Current 3D printing systems are mostly geared for small-scale product prototyping, but there is a demand for the technology to build houses, cyclist bridges, prefabricated portions of buildings, and other construction projects.
“3D printing in construction offers a significant potential to increase efficiency in the building sector by decreasing the time to market, reducing waste, and allowing for more design freedom,” said Abdulrahman Albar, a doctoral student in electronic and computer engineering at Brunel University London. But to achieve that potential, new 3D printers must be larger, more reliable, and capable of accurately controlling the flow of materials used to make concrete.
To meet this challenge, Albar and a research team from Brunel developed a new 3D printer featuring an extruder that conveys the mortar to the nozzle during the output process and a scraper that better controls the flow of materials.
Figure 1: The 3D printer’s scraper design and hopper.
To test their 3D printer, the Brunel team printed models of a variety of computer-aided designs, starting with rectangular blocks and progressing to more complex geometric shapes.
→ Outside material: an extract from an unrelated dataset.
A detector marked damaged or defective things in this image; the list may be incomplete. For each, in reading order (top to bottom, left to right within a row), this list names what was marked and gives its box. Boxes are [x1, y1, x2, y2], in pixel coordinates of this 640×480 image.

For the most part, with a few adjustments, the results matched well with the designs. As further improvements to the extrusion control are made, this printing system will be able to achieve even more geometrically accurate structures, according to the study. The system can be extended to print other materials and scaled up with slight hardware modifications, the researchers said.
Figure 2: 3D printer and control system
As of now, 3D printers, including this new one, require a robotics specialist to operate them, Albar said. One of his team’s main goals going forward is to automate the printing process so more people can be trained as operators.
“The technology is still new,” Albar said. “We expect the technology to evolve with better automation.”